### TEXT PASSAGE
NCA changes will protect consumers buying on credit
Updated | By Tamlyn Canham
Changes to the National Credit Act will help protect consumers buying credit life insurance.
The National Credit Regulator has made changes to the National Credit Act that will protect consumers who purchase credit life insurance.
The new rules came into effect on August 9, and will only affect agreements made after this date.
We spoke to Warren Collocott, chief operating officer at SWITCH2, to find out more about what the changes mean for consumers.
If you have bought something on credit, there is a good chance you have credit life insurance. So what exactly is credit life insurance?
Collocott says credit life insurance provides cover to credit providers when consumers are unable to pay their debt in the following instances:
- Death or permanent disability – balance in full is paid by the insurance
- Temporary disability - up to 12 months instalments is paid by the insurance
- Loss of income - up to 12 months instalments is paid by the insurance
- Hospital costs cover, critical illness and maternity benefits are sometimes added
ALSO READ: Wendy on paying credit when it’s due
Companies have come under fire in the past for incorrectly selling the insurance. One of the concerns highlighted in a 2014 technical paper released by the Treasury was "lack of transparency in the total cost of credit".
The new rules will, among other things, prevent credit providers from charging customers excessive rates for the insurance.

### PROBLEM DESCRIPTION
Repeat word for word the portion of the article about the National Credit Act changes from "The new rules came" to "credit life insurance?". Rely only on the article about the National Credit Act changes, with no outside information.

### ENTRIES PROVIDED

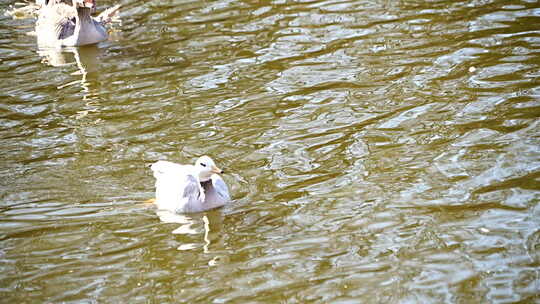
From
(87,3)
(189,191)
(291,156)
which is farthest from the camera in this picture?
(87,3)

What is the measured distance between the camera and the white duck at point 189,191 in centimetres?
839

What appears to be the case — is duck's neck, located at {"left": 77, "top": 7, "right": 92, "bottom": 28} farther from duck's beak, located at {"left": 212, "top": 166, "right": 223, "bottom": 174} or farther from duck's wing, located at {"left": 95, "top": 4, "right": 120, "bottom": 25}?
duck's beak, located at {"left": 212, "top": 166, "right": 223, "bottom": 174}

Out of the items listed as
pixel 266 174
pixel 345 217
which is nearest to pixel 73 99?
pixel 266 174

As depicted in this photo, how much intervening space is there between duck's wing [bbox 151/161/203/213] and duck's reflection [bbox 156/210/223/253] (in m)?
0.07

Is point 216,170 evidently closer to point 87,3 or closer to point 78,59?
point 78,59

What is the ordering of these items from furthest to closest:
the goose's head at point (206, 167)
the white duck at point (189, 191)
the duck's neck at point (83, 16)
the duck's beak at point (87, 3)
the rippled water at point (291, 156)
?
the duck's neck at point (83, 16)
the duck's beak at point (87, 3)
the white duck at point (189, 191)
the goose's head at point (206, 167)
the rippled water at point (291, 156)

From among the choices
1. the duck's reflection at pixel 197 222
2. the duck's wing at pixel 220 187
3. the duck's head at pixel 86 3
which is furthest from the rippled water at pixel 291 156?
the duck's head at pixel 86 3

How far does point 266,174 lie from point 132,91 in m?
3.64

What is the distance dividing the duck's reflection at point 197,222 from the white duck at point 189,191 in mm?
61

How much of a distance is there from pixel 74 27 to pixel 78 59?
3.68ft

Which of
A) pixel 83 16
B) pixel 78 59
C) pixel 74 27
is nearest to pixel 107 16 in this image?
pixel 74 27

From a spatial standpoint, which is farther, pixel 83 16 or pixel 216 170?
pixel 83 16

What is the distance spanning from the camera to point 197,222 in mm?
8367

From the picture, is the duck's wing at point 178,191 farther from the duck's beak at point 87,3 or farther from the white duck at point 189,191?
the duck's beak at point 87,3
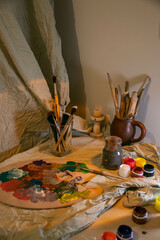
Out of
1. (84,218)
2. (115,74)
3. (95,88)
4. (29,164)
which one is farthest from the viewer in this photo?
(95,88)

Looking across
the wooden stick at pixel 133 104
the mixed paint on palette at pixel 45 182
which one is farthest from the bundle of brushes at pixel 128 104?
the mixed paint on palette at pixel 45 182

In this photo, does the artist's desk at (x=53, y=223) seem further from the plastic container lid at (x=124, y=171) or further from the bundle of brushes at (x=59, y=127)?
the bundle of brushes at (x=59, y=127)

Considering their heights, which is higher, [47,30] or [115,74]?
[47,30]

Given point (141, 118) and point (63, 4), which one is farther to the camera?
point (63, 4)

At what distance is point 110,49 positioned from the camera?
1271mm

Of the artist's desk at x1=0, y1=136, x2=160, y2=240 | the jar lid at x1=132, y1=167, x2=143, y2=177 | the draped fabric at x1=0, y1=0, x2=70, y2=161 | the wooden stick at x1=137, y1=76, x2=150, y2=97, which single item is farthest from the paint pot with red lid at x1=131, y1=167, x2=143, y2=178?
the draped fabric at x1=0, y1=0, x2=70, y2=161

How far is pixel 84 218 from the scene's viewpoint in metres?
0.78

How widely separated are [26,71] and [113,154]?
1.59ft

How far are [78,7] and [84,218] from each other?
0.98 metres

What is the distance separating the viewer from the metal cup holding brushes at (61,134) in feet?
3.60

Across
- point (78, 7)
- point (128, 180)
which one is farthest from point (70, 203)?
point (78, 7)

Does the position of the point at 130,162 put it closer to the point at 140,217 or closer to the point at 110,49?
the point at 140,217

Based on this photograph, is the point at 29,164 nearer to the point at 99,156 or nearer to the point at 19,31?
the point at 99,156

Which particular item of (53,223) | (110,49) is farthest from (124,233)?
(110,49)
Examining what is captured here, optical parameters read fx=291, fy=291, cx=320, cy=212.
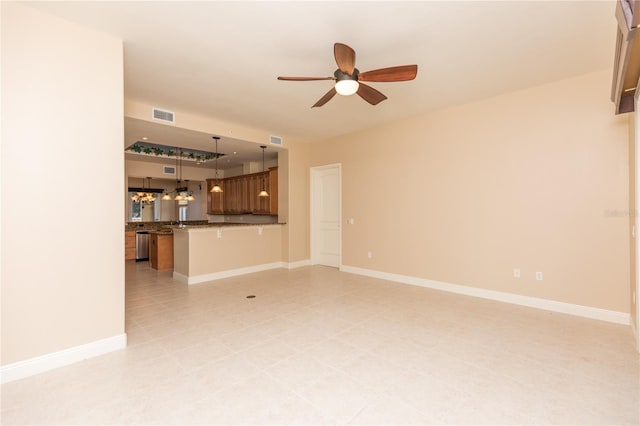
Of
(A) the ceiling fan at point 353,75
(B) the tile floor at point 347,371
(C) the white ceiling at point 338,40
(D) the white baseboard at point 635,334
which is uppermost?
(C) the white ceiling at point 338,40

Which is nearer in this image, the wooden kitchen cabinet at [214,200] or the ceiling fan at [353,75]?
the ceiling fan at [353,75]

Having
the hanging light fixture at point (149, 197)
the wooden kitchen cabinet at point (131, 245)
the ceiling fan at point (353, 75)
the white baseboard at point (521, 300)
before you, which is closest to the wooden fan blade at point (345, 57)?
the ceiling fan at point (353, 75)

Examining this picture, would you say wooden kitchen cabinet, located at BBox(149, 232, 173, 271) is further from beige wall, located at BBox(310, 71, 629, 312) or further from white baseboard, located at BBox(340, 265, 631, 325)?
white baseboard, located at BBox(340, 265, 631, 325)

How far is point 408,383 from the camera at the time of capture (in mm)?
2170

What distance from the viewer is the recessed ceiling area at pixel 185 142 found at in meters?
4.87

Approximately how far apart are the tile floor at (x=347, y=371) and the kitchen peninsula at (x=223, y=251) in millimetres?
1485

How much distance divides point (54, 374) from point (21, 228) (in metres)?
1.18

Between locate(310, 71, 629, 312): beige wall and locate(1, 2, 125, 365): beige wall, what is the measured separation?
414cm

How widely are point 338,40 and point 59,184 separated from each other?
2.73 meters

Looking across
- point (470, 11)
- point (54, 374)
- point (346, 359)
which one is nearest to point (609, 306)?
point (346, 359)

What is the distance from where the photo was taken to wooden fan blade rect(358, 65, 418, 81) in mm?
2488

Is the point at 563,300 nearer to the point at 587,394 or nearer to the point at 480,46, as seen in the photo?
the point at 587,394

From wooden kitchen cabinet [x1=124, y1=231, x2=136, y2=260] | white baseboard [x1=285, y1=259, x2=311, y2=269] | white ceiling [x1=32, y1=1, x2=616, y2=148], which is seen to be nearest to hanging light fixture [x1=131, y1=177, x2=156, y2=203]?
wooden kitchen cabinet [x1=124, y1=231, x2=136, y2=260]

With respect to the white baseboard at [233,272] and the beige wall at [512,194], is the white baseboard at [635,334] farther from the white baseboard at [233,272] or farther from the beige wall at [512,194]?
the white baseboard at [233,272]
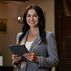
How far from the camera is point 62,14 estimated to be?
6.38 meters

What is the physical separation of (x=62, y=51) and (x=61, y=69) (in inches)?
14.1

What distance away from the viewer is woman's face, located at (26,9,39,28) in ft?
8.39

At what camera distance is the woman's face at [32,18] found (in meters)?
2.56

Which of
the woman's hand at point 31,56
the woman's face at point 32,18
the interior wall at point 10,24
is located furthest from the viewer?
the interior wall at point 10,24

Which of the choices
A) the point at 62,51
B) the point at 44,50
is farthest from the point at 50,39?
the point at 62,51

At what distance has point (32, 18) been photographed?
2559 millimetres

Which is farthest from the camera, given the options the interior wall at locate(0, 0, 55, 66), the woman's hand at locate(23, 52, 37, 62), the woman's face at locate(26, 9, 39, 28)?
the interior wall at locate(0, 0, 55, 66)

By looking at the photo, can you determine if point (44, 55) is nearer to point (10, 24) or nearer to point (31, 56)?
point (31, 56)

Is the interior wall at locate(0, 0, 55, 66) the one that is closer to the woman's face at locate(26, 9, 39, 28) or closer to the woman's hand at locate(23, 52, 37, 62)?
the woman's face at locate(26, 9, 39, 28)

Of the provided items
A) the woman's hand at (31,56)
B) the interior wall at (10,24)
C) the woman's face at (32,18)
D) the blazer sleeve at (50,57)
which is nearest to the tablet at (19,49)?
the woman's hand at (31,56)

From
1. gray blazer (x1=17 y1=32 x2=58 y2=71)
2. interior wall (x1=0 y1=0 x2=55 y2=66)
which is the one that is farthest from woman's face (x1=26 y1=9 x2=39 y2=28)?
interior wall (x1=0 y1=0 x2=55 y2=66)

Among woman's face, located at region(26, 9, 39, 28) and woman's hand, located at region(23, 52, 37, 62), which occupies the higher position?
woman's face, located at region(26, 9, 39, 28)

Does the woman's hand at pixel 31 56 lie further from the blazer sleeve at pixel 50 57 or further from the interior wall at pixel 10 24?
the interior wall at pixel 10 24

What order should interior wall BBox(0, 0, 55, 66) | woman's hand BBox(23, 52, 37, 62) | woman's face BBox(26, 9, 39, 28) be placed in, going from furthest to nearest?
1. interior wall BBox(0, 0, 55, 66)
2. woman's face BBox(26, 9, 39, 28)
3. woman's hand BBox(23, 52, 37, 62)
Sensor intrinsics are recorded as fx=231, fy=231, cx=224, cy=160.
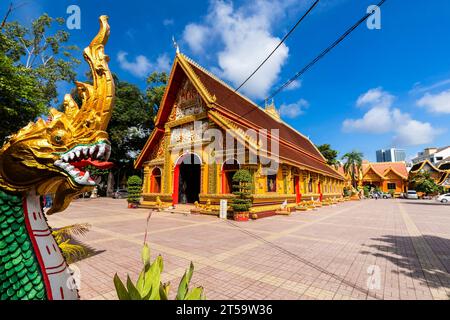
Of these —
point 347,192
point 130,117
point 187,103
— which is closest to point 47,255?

### ANSWER
The new rules came into effect on August 9, and will only affect agreements made after this date.
We spoke to Warren Collocott, chief operating officer at SWITCH2, to find out more about what the changes mean for consumers.
If you have bought something on credit, there is a good chance you have credit life insurance. So what exactly is credit life insurance?